Provided passage:
/---

MANKATO — You can’t go too early.
That’s one of the tips travel experts give for people traveling and encountering everything from flight cancellations to missed connections to absent luggage.
“If you can get onto my Facebook page, you’ll see I shared what a flight attendant recommended,” said Amber Pietan of North Mankato’s Amber Pietan Travel Agency. “If your trip is under eight hours, she recommends you drive.”
Pietan said she hasn’t seen a downturn in people traveling because of travel hassles. But she does advise her clients about how to reduce the headaches encountered while on a trip.
And with 23 years experience as a travel agent, Pietan knows the ins and outs of travel.
Avoid New York City altogether is one expert tip for travelers, as airports there are short on employees. “The hard part is they’ve had quite a few people retire with COVID, or let people go, and now they’re trying to rehire and train,” Pietan said. “And it’s just taking time.”
The old rule of arriving at your airport three hours ahead of boarding time for an international flight and two hours ahead for a domestic flight still holds true, she said.
However, some travelers have followed those rules and have still encountered delays.
Ann Clark, of rural St. Peter, arrived to the Minneapolis airport 2½ hours ahead of her flight on June 15, but with the extensive lines she barely boarded her plane in time.
“I feel really sorry for the staff at MSP who were there,” Clark said. “A tour group of 20 handicapped people showed up, and one poor clerk was handling everybody else.”
Jim and Nancy Armbruster, of Mankato, took a European trip in May and experienced “flight delays, missed connections and rerouting, which was typical for many of us on the tour,” Nancy said. “We were fortunate that our luggage arrived in Budapest along with us. On our trip home, one suitcase was delayed and was delivered a day later.
“We have traveled extensively over the years, and we generally respond to unexpected events with a sense of humor and a belief that things will work out,” Nancy said. “And so far, that has been the case. While we will continue to travel, we will likely postpone any further international travel until the COVID situation and current airline disruptions have improved.”

\---

Tasks and exercises:
A: Name every person the article on travel hassles identifies by name.
B: Write the next few paragraphs of the article on travel hassles, picking up right after Nancy's final quote.

Extracted material:
/---

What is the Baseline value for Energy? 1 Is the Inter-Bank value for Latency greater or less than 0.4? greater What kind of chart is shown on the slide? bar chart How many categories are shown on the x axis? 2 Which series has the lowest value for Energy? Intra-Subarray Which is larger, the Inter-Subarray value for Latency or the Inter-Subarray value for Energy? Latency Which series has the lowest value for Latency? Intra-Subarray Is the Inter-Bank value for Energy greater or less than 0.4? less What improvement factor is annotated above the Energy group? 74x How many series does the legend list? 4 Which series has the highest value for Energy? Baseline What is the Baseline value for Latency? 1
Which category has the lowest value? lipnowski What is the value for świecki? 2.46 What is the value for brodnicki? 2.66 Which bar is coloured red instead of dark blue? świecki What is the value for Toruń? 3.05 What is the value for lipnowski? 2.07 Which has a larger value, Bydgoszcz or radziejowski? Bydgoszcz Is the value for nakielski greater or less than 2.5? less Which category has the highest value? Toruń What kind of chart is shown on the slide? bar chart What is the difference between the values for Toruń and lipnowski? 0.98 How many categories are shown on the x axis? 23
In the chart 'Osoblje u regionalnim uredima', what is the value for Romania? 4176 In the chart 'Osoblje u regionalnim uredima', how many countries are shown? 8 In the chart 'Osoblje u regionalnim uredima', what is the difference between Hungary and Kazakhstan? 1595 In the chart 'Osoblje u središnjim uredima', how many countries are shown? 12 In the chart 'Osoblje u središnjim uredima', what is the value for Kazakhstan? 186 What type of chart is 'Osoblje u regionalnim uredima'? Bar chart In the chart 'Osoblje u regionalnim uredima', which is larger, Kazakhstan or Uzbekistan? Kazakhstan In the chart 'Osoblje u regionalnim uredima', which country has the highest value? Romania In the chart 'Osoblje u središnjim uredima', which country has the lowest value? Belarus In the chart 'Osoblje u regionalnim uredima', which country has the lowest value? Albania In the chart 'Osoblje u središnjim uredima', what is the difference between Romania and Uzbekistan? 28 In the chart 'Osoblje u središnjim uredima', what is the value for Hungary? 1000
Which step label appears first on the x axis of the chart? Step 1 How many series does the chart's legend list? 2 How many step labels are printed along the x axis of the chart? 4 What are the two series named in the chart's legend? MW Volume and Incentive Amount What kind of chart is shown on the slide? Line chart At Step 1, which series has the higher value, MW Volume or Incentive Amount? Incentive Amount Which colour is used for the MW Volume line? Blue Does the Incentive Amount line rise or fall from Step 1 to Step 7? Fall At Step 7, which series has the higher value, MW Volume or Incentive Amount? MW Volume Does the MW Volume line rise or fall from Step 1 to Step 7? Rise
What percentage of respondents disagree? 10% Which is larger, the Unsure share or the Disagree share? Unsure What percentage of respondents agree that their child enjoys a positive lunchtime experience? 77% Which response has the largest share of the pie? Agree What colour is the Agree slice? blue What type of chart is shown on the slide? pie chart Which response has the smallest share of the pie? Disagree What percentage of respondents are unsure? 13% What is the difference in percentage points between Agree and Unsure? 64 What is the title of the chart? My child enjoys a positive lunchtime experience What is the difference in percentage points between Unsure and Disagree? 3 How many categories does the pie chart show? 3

\---

Written responses:
A: Amber Pietan, Ann Clark, Jim Armbruster, Nancy Armbruster

B:
Clark has future trips planned and said she’s paying special attention to having plenty of time to make connecting flights. She said she and a friend agreed they would rather spend aimless hours at an airport, reading and people watching than running to catch a plane.
Other tips from traveling experts are to log onto your travel vendors’ websites ahead of time to check in. If you’re flying and then going on a cruise, Pietan said to check each vendor’s app and log in.
“You’re pre-registering, you’re checking in,” Pietan said. “You’re giving them your passport information, your emergency contact information. It’s saving time. There’s quite a bit of stuff you can get typed in ahead of time and be ready to go for your trip.”
People are still eager to travel, especially after COVID halted travel plans in recent years. Many people have travel credits from 2020 to use yet, Pietan said.
“And there’s a couple of airlines I recommend they don’t go on,” she said, adding she wouldn’t name for this story but would share the information with her clients.
She also recommends people build in a cushion if they’re traveling to take a cruise. Even if you’re only headed to a port in Florida, go a day or two ahead of boarding, Pietan said.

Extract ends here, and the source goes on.